Vibrio cholerae, the etiological agent of the severe diarrheal disease cholera, is an enteric pathogen that can be found in aquatic ecosystems when not colonizing the human gastrointestinal tract. Under adverse environmental conditions, V. cholerae is capable of entering dormant states that increase its survival during these ecological fluctuations. In these states, V. cholerae slows its metabolic activity and exhibits drastically altered gene expression and morphology. Stressors that lead to entry into these states vary from nutrient limitation, suboptimal pH, or antimicrobials. Cells in these dormant states are highly resistant to antimicrobials and cannot be detected using standard microbiological techniques which poses major public health challenges such as food or water contamination.
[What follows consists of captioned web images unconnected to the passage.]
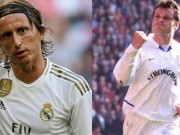 The thao - Modric - Viduka, Nani - Angel Gomes va cac cap cau thu co quan he ho hang it ai biet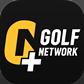 ゴルフスコア管理 - GOLF NETWORK PLUS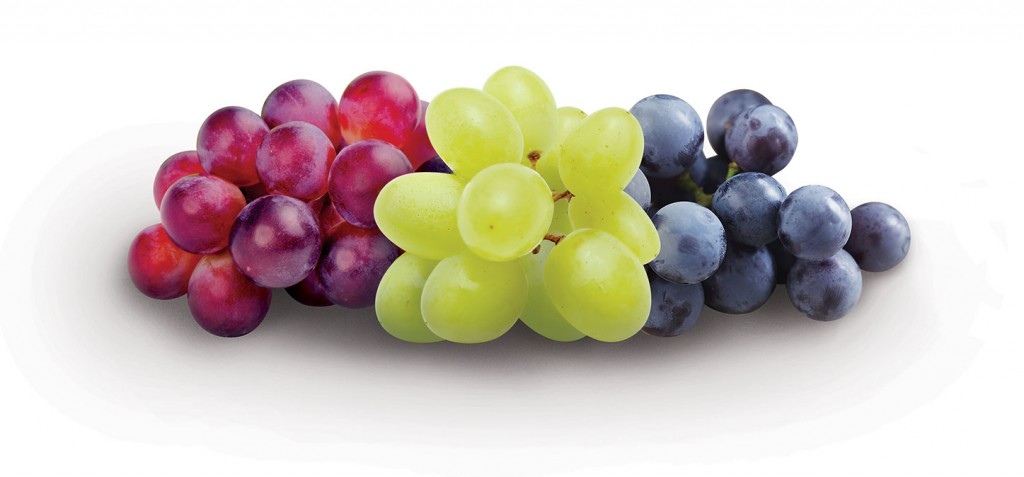 Grapes from Mexico 2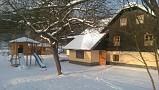 Chata Makovica v zime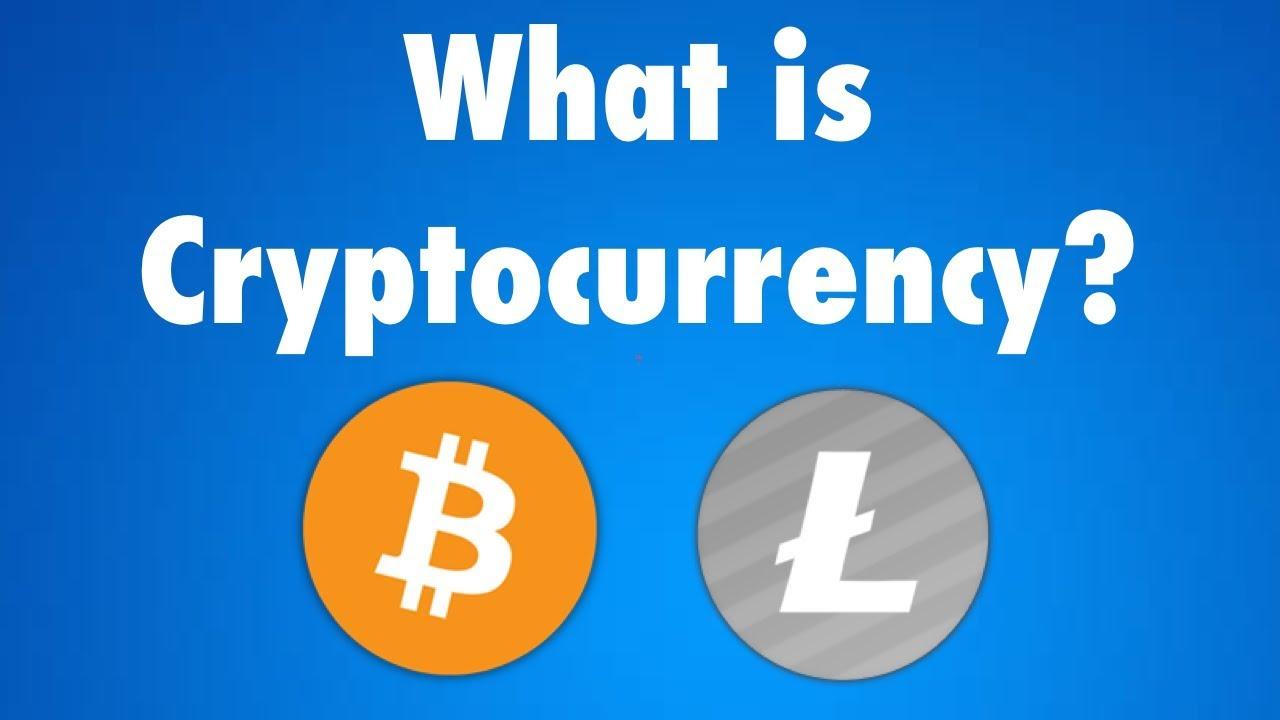 bitcoin pradinė kaina indijos rupijų)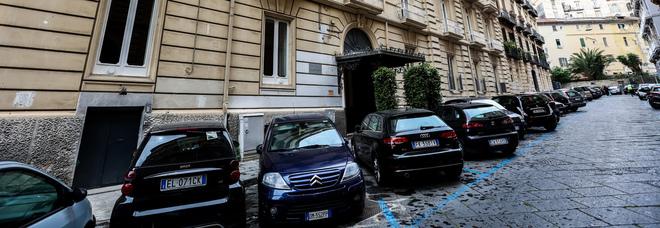 Grand hotel Sirignano, così è rinato il palazzo nel cuore di Napoli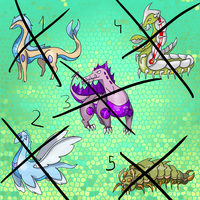 All Sold - Fakemon adoptables by Draareg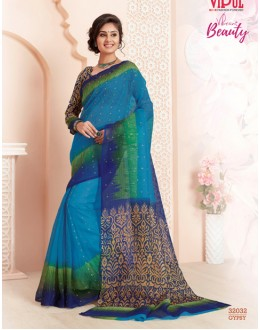 Casual Wear Blue Super Net Saree  - VIPUL-32032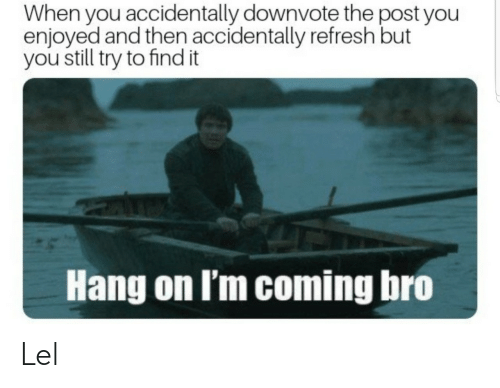 refresh: When you accidentally downvote the post you  enjoyed and then accidentally refresh but  you still try to find it  Hang on I'm coming bro Lel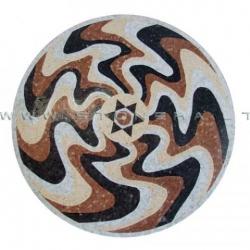 Мозаика из камня Изгиб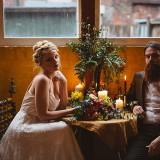 A Boho Bride Style Shoot (c) Kindred Photography (105)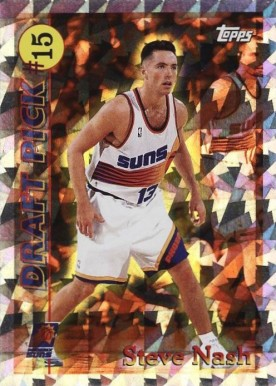 1996 Topps Draft Redemption Steve Nash #15 Basketball Card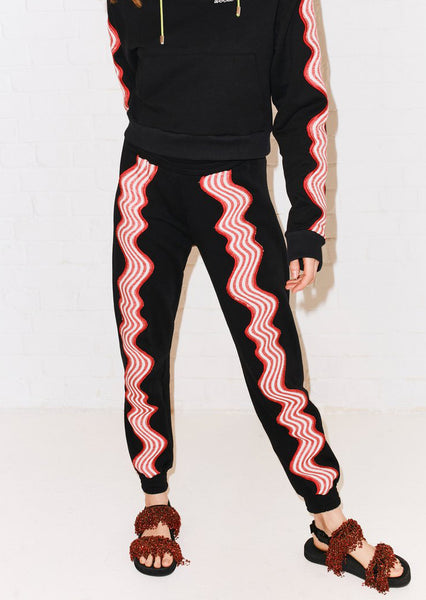 WAVE APPLIQUÉ SWEATPANT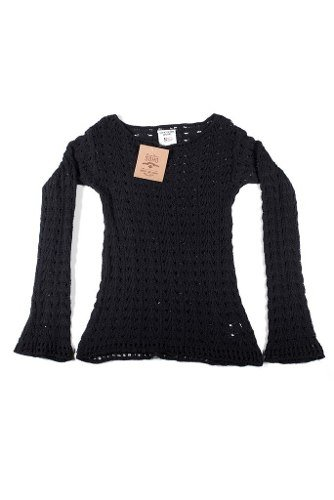 SWEATER CLOE en internet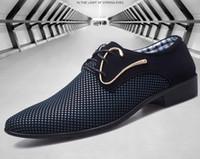 Наш размер  6-10 Новые мужские туфли Итальянский стиль Свадебные  повседневные ботинки Дерби Кожаные 220faea3ff5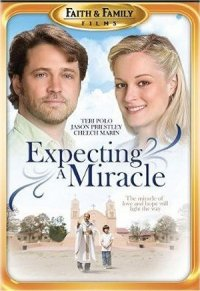 Expecting a Miracle poster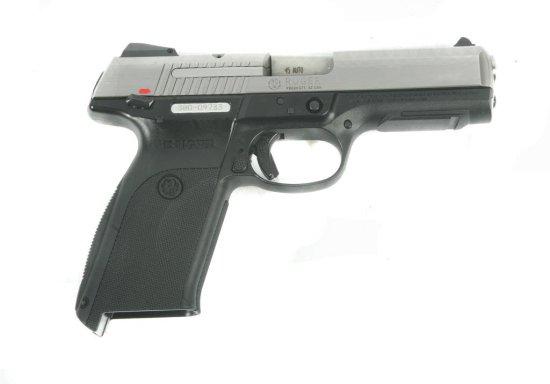 Ruger - SR45 - .45 ACP - Pistol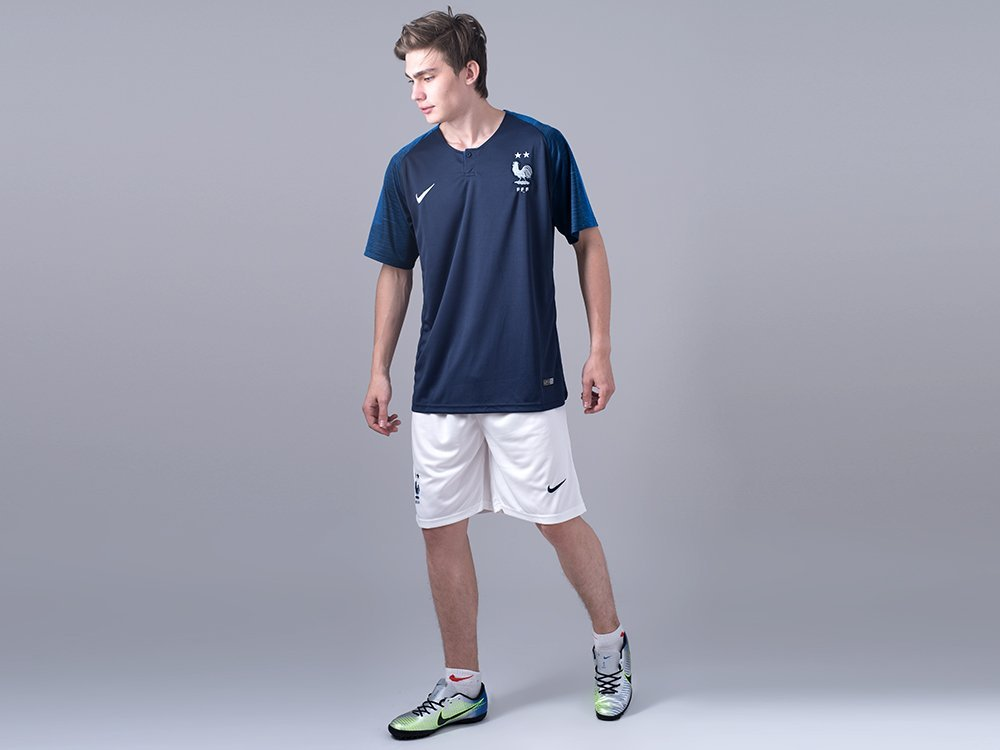 Футбольная форма Nike сборная Франции (11673)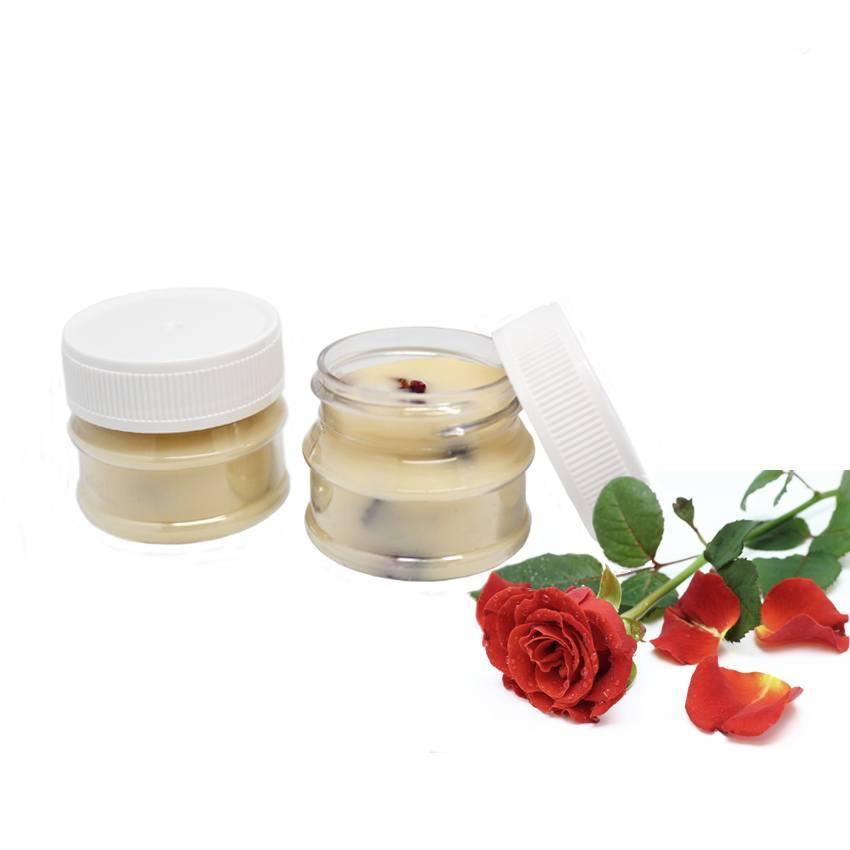 Cómo hacer un fantástico bálsamo labial de rosas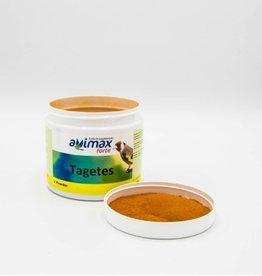 AviMax Forte AviMax Forte Tagetes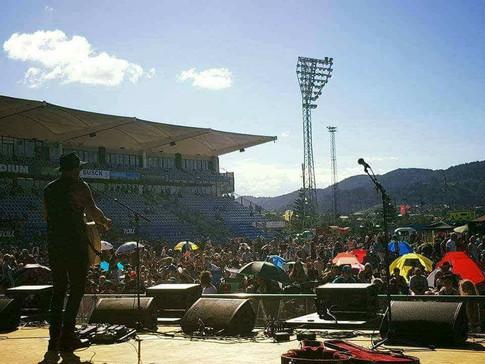 Live Toll staium Whangarei 2017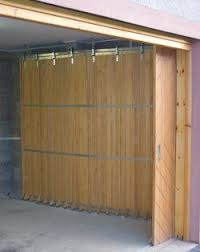 sliding garage doorBest 25 Sliding garage doors ideas on Pinterest  Garage door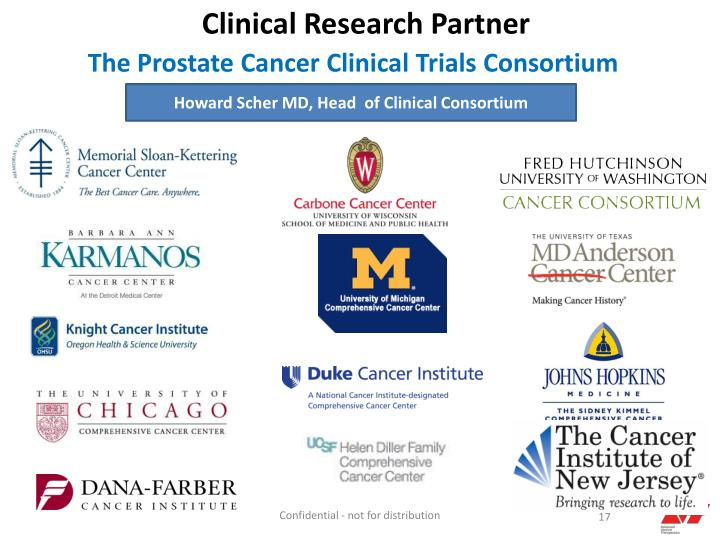 Clinical Research Partner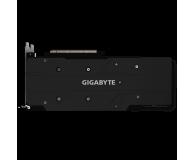 Gigabyte Radeon RX 5600 XT Gaming OC 6GB GDDR6 rev2.0 - 603491 - zdjęcie 7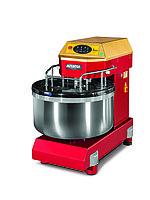 Автоматические спиральные тестомесильные машины серии ATSM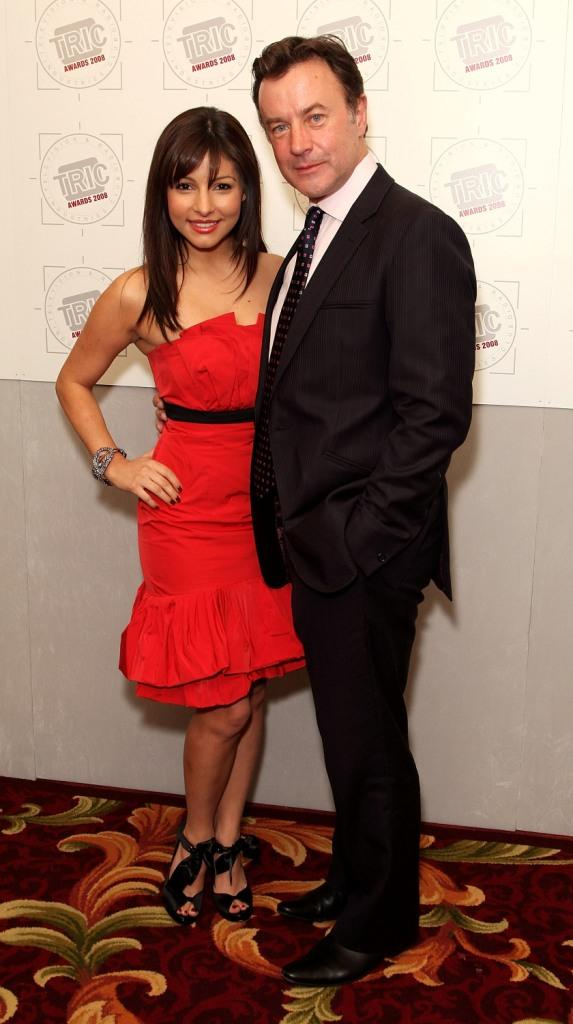 Roxanne Pallett and Christopher Villiers at the Television And Radio Industries Club Ceremony 2008.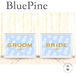 受付サイン【BluePine】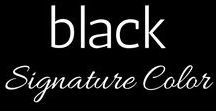 Your Signature Color :: Black / Your Signature Color is BLACK. Here are ideas for wearing it well. Outfits, wardrobe options, accentuating colors.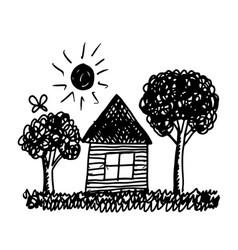 Kid hand draw home tree and sun vector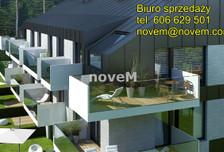 Mieszkanie na sprzedaż, Niechorze, 35 m²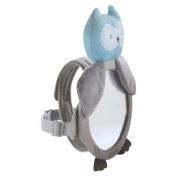 Eddie Bauer Owl Baby View Mirror
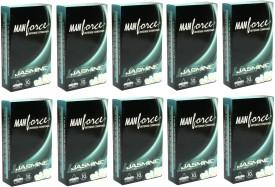 Manforce Intense Jasmine Flavoured Condom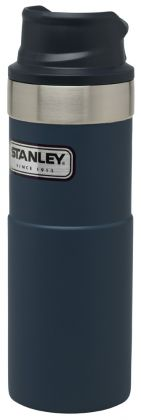 Trigger-Action Thermobecher 473ml, blau, Stanley Classic Serie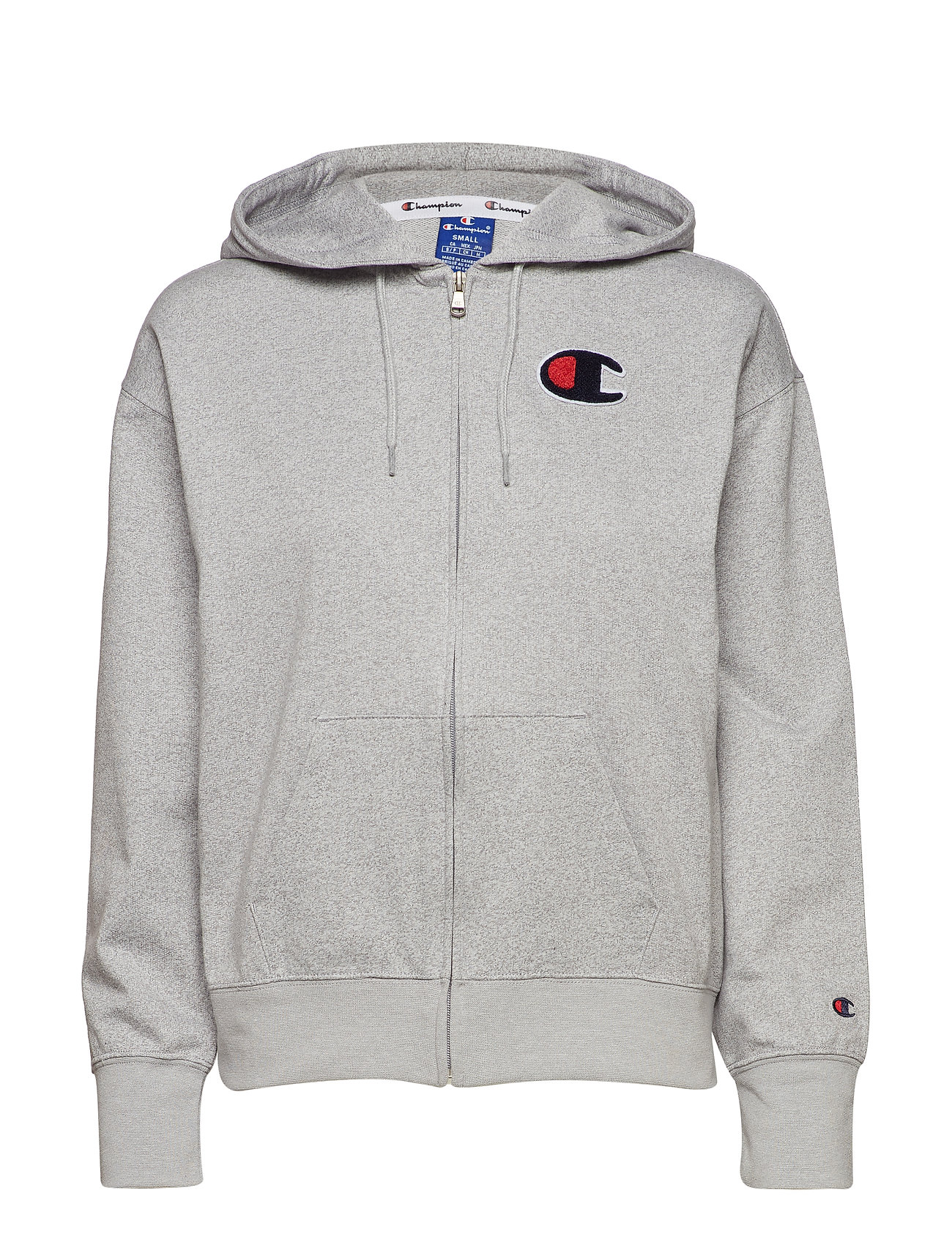 Champion Rochester Hooded Full Zip Sweatshirt - GREY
In V. cholerae, proteolysis of virulence regulator ToxR has been identified to be required for entry into a dormant state called viable but nonculturable (VBNC) under nutrient limitation and alkaline pH mediated by the sigma-E stress response. However, the mechanisms that lead to the initiation of this cascade remain unknown. The stringent response is another mechanism involved in mediating bacterial survival during late stationary phase. The stringent response involves the alarmone (p)ppGpp, which acts at the level of transcription to inhibit cellular processes that consume significant resources and activate genes responsible for biosynthetic processes. RelA is one enzyme responsible for the synthesis of (p)ppGpp, which in turn activates transcription of RpoE, suggesting a potential connection with ToxR proteolysis. Therefore, the aim of this study is to define the role of RelA in dormancy and ToxR proteolysis in V. cholerae. Our results show that RelA alone is not sufficient to control dormancy and ToxR proteolysis in V. cholerae. Nonetheless, another regulator (SpoT) is also associated with (p)ppGpp synthesis, indicating that other stringent response-associated mechanisms might be involved in ToxR proteolysis.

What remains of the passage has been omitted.